Cultural Continuance

In the Business of Preservation
Crafted in Kathmandu represents the heart of Nepal’s vivacity in artistry and drive to honor its dynamic cultural history. The company applies sincerity in their goal to share the skill and tradition of Nepal, and elevate the lives of the artisans behind the intricate handiwork. Ujjwal Shrestha, a longtime artisan in his own right, and representative for the company, answered a few interview questions for Hand/Eye Online:
 
HAND/EYE Magazine: What inspired your company to work with local artisans?
 
Ujjwal Shrestha: The local artisans follow their ancestor’s craftworks which are needed to perform our ritual and festival every month in our society. Their museum quality craftwork is what preventing our cities turning into archeological site today! Hence we are inspired to keep them alive who give  life to our cities.
 
 
H/E: What kind of long-term changes do you hope your project has on both the local and international community?
 
US: When our country open to outside world in early 1950s, artisan families lost their local sponsors who no longer found handmade goods attractive to support in front of cheaper machine craftwork imported from outside world. But we as company find that the skillful hands of these artisans do have place in the world market. To support their ancient knowledge, we are on the process of creating a city known as “Nepal Art Village” where these artisan families will have a place to show and live with their unique craftsmanship- big or small.
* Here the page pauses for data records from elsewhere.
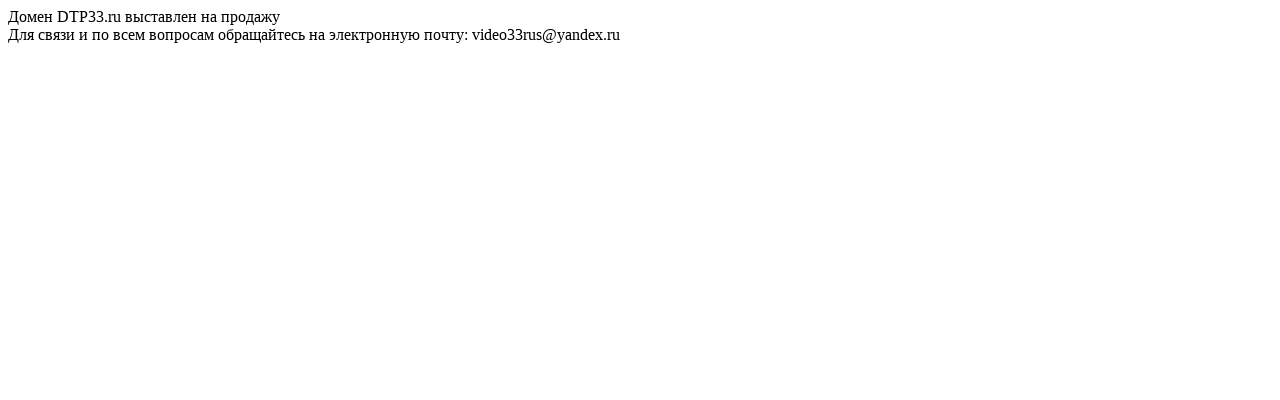

--- FILE ---
content_type: text/html
request_url: http://www.dtp33.ru/
body_size: 496
content:
  <!DOCTYPE html>
  <html lang="ru">
  <head>
    <meta charset="UTF-8">
    <meta name="viewport" content="width=device-width, initial-scale=1.0">
    <title>Домен продается</title>
  </head>
  <body>
        <header>Домен DTP33.ru выставлен на продажу</header>    
    <footer>Для связи и по всем вопросам обращайтесь на электронную почту: video33rus@yandex.ru</footer>
  </body>
  </html>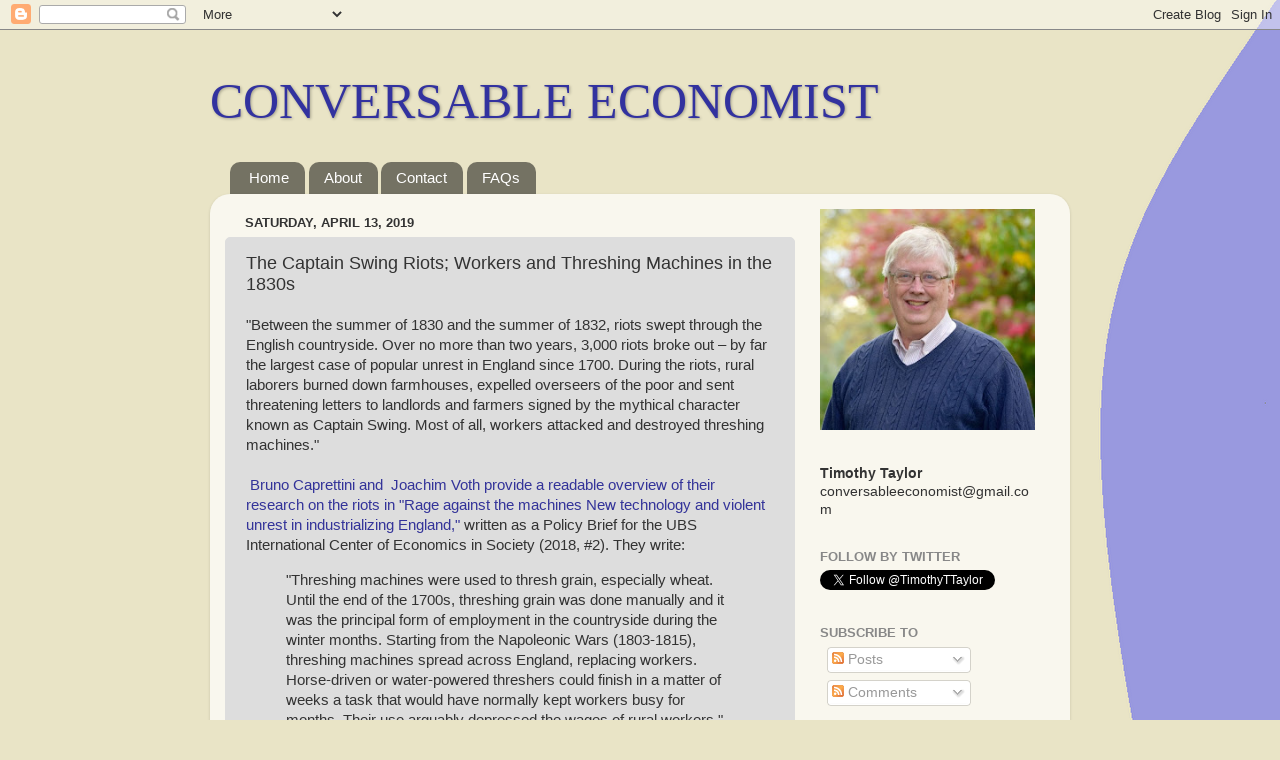

--- FILE ---
content_type: text/html; charset=UTF-8
request_url: https://conversableeconomist.blogspot.com/b/stats?style=BLACK_TRANSPARENT&timeRange=ALL_TIME&token=APq4FmD08ELnMhHmhE0cvS5kdPHG_yIiKVhuKEcrlp5ytsFuUIGF6dG-xJfi1HzsVOJgPrDPdblAcYuhTf91Dbr-U5n8CQhuSA
body_size: -18
content:
{"total":15750824,"sparklineOptions":{"backgroundColor":{"fillOpacity":0.1,"fill":"#000000"},"series":[{"areaOpacity":0.3,"color":"#202020"}]},"sparklineData":[[0,10],[1,12],[2,10],[3,11],[4,16],[5,13],[6,12],[7,13],[8,10],[9,12],[10,12],[11,9],[12,11],[13,12],[14,16],[15,15],[16,16],[17,24],[18,19],[19,19],[20,21],[21,26],[22,21],[23,21],[24,48],[25,100],[26,88],[27,52],[28,45],[29,57]],"nextTickMs":33962}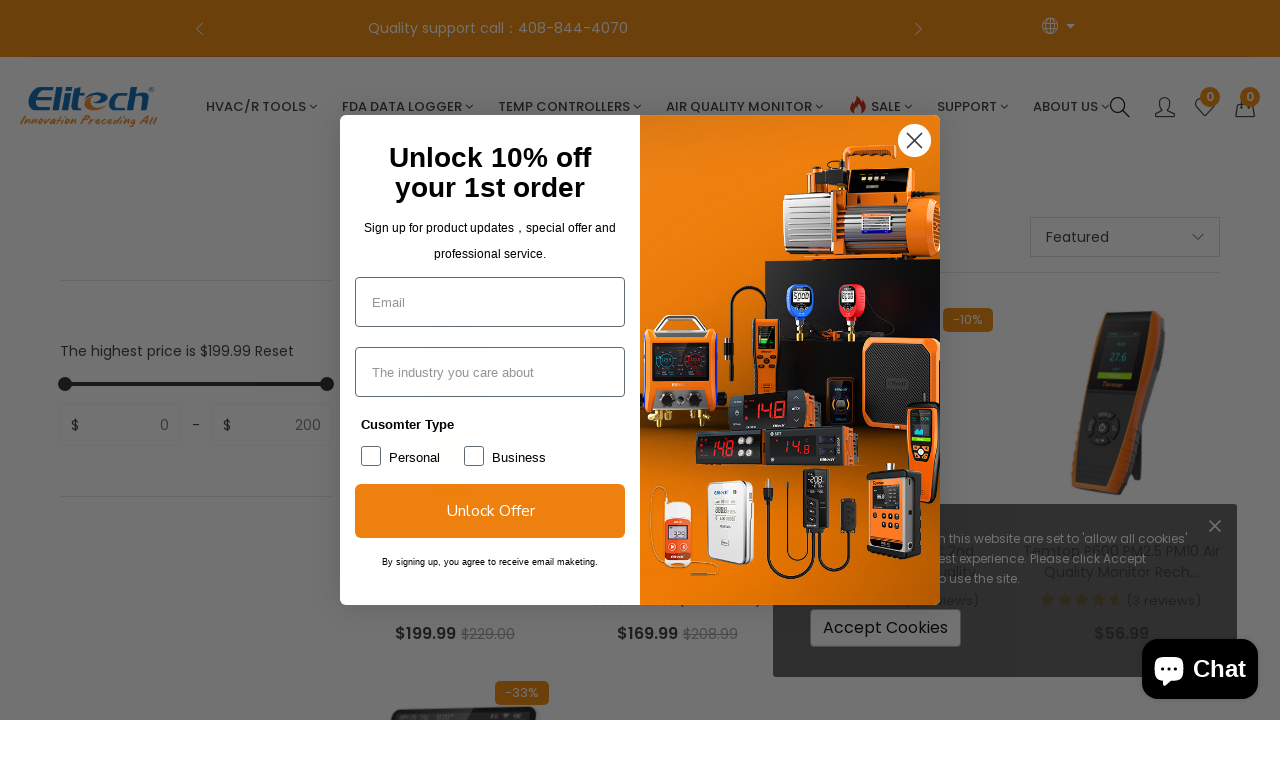

--- FILE ---
content_type: text/css
request_url: https://www.elitechus.com/cdn/shop/t/42/assets/skin-theme.css?v=102875018853485381660812183
body_size: -130
content:
:root{--color-primary: #f08300;--color-secondary: #333333;--color-body-bg: #fff;--color-button: #ffffff;--font-weight-body--bold: 700;--font-weight-body--bolder: 700;--font-stack-body: Poppins, sans-serif;--font-weight-body: 400;--font-style-body: normal;--font-letter-spacing-body: px;--font-color-header: ;--font-stack-header: Poppins, sans-serif;--font-weight-header: 500;--font-style-header: normal;--font-stack-section-header: , ;--font-weight-section-header: ;--font-style-section-header: ;--font-stack-other: Poppins, sans-serif}body{color:var(--color-secondary);font-size:14px;font-family:var(--font-stack-body);font-weight:var(--font-weight-body);font-style:var(--font-style-body);letter-spacing:.5px;line-height:normal;letter-spacing:normal}h1,h2,h3,h4,h5,h6{color:var(--color-secondary);margin:0;padding:0;font-family:var(--font-stack-header);font-weight:var(--font-weight-header);font-style:var(--font-style-header);line-height:normal}.newsletter_popup_inner:before{background-color:#fff;opacity:.1}.subscribe_area>h2{color:#cd7752}.subscribe_area>p{color:#000}.grid__item h1{color:}.subscribe-form{border:1px solid #eee;color:#222}.subscribe-form::-webkit-input-placeholder{color:#222}.subscribe-form::-moz-placeholder{color:#222}.subscribe-form:-ms-input-placeholder{color:#222}.subscribe-form:placeholder{color:#222}.breadcrumb-area{padding-top:10px;padding-bottom:10px}.breadcrumb-area{background:#fafafa!important}.breadcrumb-area:before{background-color:#000;opacity:0}@media (max-width: 767px){.breadcrumb-area{padding-top:10px;padding-bottom:10px}}.breadcrumb-title{color:#717171}.breadcrumb-list>li>a{color:#717171}.breadcrumb-list>li:before{color:#717171}.top-notification-bar{background-color:#333}.notification-entry p a:hover{color:#61ab00}.notification-entry p a{color:#fff}.notification-close-btn{background-color:;border:1px solid rgba(0,0,0,0);color:#fff}.notification-close-btn{margin-top:0}.section-ptb{padding-top:80px;padding-bottom:80px}@media (max-width: 767px){.section-ptb{padding-top:60px;padding-bottom:60px}}.create-page,.theme-default-margin{margin-top:100px;margin-bottom:100px}@media (max-width: 767px){.create-page,.theme-default-margin{margin-top:70px;margin-bottom:70px}}
/*# sourceMappingURL=/cdn/shop/t/42/assets/skin-theme.css.map?v=102875018853485381660812183 */


--- FILE ---
content_type: text/javascript
request_url: https://www.elitechus.com/cdn/shop/t/42/assets/idme-theme-template.js?v=126996595460618466581679904618
body_size: -370
content:
(function() {
  var cartContainer = document.getElementById("CartContainer");
  var checkouts = document.getElementsByName('checkout')
  var checkout = checkouts[checkouts.length - 1];

  var idme = `<div class="idme">
    <div class="idme-shopify">
      <p class='idme-btn-affinity'>Hospital Employees, Medical Providers, Military, Nurses, First Responders, Students, and Teachers receive 10% off</p>
      <a class="idme-btn-unify" href="https://discountify.id.me/oauth/checkpoint/elitechustore" >
        <img src="https://s3.amazonaws.com/idme/developer/idme-buttons/assets/img/verify.svg" alt="ID.me" style="height:42px"/>
      </a>
    </div>
  </div>`;

    if(cartContainer){
      cartContainer.insertAdjacentHTML("afterend", idme);

      var ajax_classes = document.getElementsByClassName("idme-shopify")[0].classList

      ajax_classes.add("idme-ajax")
      ajax_classes.add("ajaxcart__footer")
      ajax_classes.add("ajaxcart__footer--fixed")
    }

  document.location.pathname === "/cart" && checkout && checkout.insertAdjacentHTML("afterend", idme);
})();

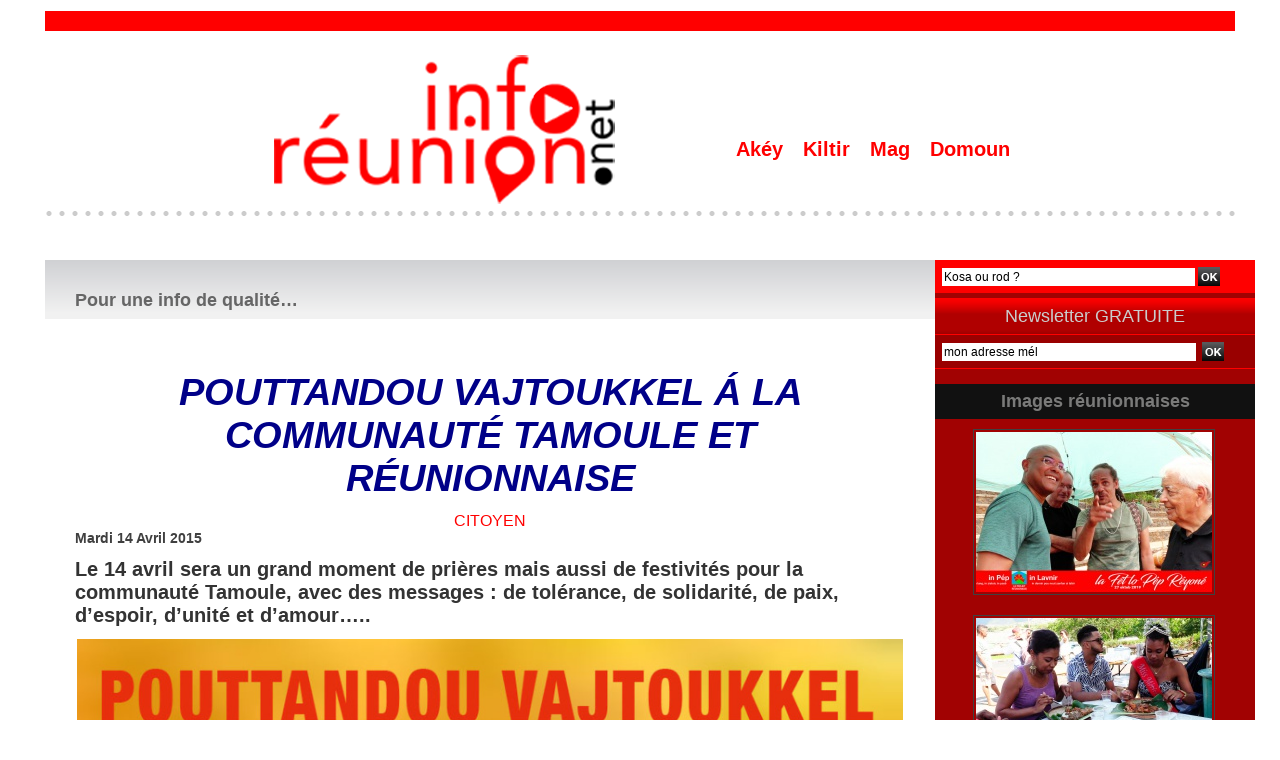

--- FILE ---
content_type: text/css
request_url: https://www.inforeunion.net/var/style/style.10126635.css?v=1751528016
body_size: 873
content:
.mod_10126635 {border: 1px solid #999999;position: relative;}.mod_10126635 .entete_com{background-color: transparent;border-bottom: 1px solid #999999;position: relative;padding: 20px 20px;color: #333333;text-align: left;text-transform: none;text-decoration: none;font: bold  24px "Arial", sans-serif;}.mod_10126635 .cel1{border: none;position: relative;background-color: #F0E4E4;padding: 20px 20px;}.mod_10126635 .encadre{border: none;background-color: transparent;position: relative;}.mod_10126635 .encadre_highlight{border: none;background-color: #CCCCCC;padding: 1ex;margin-bottom: 1ex;position: relative;}.mod_10126635 .encadre_alterne{border: none;background-color: transparent;position: relative;}.mod_10126635 .postedby{margin-bottom: 5px;}.mod_10126635 .url{margin-top: 5px;}#title_new_comment{margin-bottom: 5px;position: relative;font-size: 1.3em;}.mod_10126635 .infos, .mod_10126635 .infos a, .mod_10126635 .message a.infos{color: #660000;text-align: justify;text-decoration: none;font: bold  18px "Arial", sans-serif;float: none;}.mod_10126635 .message{color: #333333;text-align: justify;text-decoration: none;font: italic  normal 20px "Times", serif;}.mod_10126635 .liens, .mod_10126635 .liens a, .mod_10126635 a.link, .mod_10126635 .message a{color: #FF0000;text-align: justify;text-decoration: none;font: italic  bold  20px "Times", serif;}.mod_10126635 .liens a:hover, .mod_10126635 a.liens:hover, .mod_10126635 a.link:hover, .mod_10126635 .message a:hover{color: #0000FF;text-decoration: underline;background: transparent;}.mod_10126635 .infos_restri{color: #333333;text-align: justify;text-decoration: none;font: italic  normal 20px "Times", serif;font-size: 1.3em;margin-bottom: 1em;}.mod_10126635 .infos_restri a{color: #660000;font-weight: bold;text-decoration: none;}.mod_10126635 .submit{text-align: center;padding: 20px 20px;}.mod_10126635 .alert{display: none;}.mod_10126635 .alert_submit{margin: 10px 0;padding: 20px 20px;}.mod_10126635 .alert_submit input{margin-right: 10px;}.mod_10126635 form{text-align: left;}.mod_10126635 label, .mod_10126635 .radiorow{display: block;padding-top: 8px;padding-bottom: 2px;}.mod_10126635 .inputrow input, .mod_10126635 .inputrow select, .mod_10126635 .inputrow textarea{width: 95%;}.mod_10126635 .error{color: #333333;text-align: justify;text-decoration: none;font: italic  normal 20px "Times", serif;font-weight: normal;color: red;margin-top: 5px;}.mod_10126635 .field_error{color: red;border: 1px solid red;background: #fae7e9;}.mod_10126635 #infos_fond_div{color: #333333;text-align: justify;text-decoration: none;font: italic  normal 20px "Times", serif;color: red;border: 1px solid red;background-color: white;margin-bottom: 15px;padding: 10px;text-align: center;}.mod_10126635 .lire_suite{text-align: right;}.mod_10126635 .lire_suite a, .mod_10126635 .lire_suite img{color: #FF0000;text-decoration: none;font: italic 20px "Times", serif;padding-right: 1ex;}.mod_10126635 .pager, .mod_10126635 .pager a{color: #7A7A79;text-align: left;text-decoration: none;font: bold  12px "Arial", sans-serif;font-weight: normal;}.mod_10126635 .pager{padding: 10px 0;text-decoration: none;}.mod_10126635 .pager a{border: #7A7A79 1px solid;background-color: #111111;padding: 0 2px;padding: 2px 6px;line-height: 24px;}.mod_10126635 .pager a:hover, .mod_10126635 .pager .sel{color: #000000;text-decoration: none;background: #7A7A79;border: #000000 1px solid;font-weight: bold;}.mod_10126635 .pager .sel{text-decoration: none;}.mod_10126635 .pager span{padding: 2px 6px;}.mod_10126635 .pager a span{padding: 0;}.mod_10126635 .forpager{border-bottom: none;border-left: none;border-right: none;}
The International community can then observe them closely at this place.
 
H/E: What would you like to share about the process behind these products?
 
US: The process of jewelry making in Nepal is basically “handmade” handed down as family tradition since ancient times where each item is fabricated from raw metal by using tools that are controlled by hands. Nepali craftsman knew all the intricate process of casting, hammering, chiseling, filing, sawing and carving as a community trade secret not as an individual. 
 
For the NY NOW and Artisan Resource exhibition, we have chosen to bring jewelry basically created by filigree art. The basic technical process involves twisting thin silver thread into intricate lace like patterns. The fine wire pieces are then soldered together to make unique item with or without gemstone as design requires.
 
The first step in process of making filigree jewelry is to make a design in paper. Then silver ingots are melted in medium heat on a small stove and poured into a mould to make rods. These rods are inserted into manual wire drawing machine with tiny aperture to form fine quality silver strands. The artist then takes immense care of thin strands of silver to fill the outline frame of the design. With great precision, the joins are fused together with soldering process from breaking down. At the end stage, the product is polished to give a final touch.
 
The process of making pashmina, like jewelry making is also handmade in Nepal since ancient times. Each spring, wool from special breed of goat, indigenous to high altitude of the Himalaya is collected. The yarn is then spun in a spinning wheel by hand. Then the weaving process begins in a handloom where a shuttle carries the soft pashmina yarn through the fine yet strong silk warp. The weaving process itself is a special family traditional craft. Our pashmina shawls, scarves and throws are made from jacquard loom with jaguri silk, wool and cotton to bring forth various patterns by our weavers.
 
We also add fringes to our product which is a delicate process taking hours of perfection. Coloring process is done by hand using vegetable dye boiling in warm water for an hour to bring forth the desired texture. The whole process of pashmina making is artistic and time consuming while it’s painstaking as well which needs skill crafts people for quality end result.
 
Crafted in Kathmandu’s line of luxe pashminas and filigreed jewelry will be exhibited for potential buyers at NY NOW’s Artisan Resource August 12-15 at the Jacob Javits Center in New York City.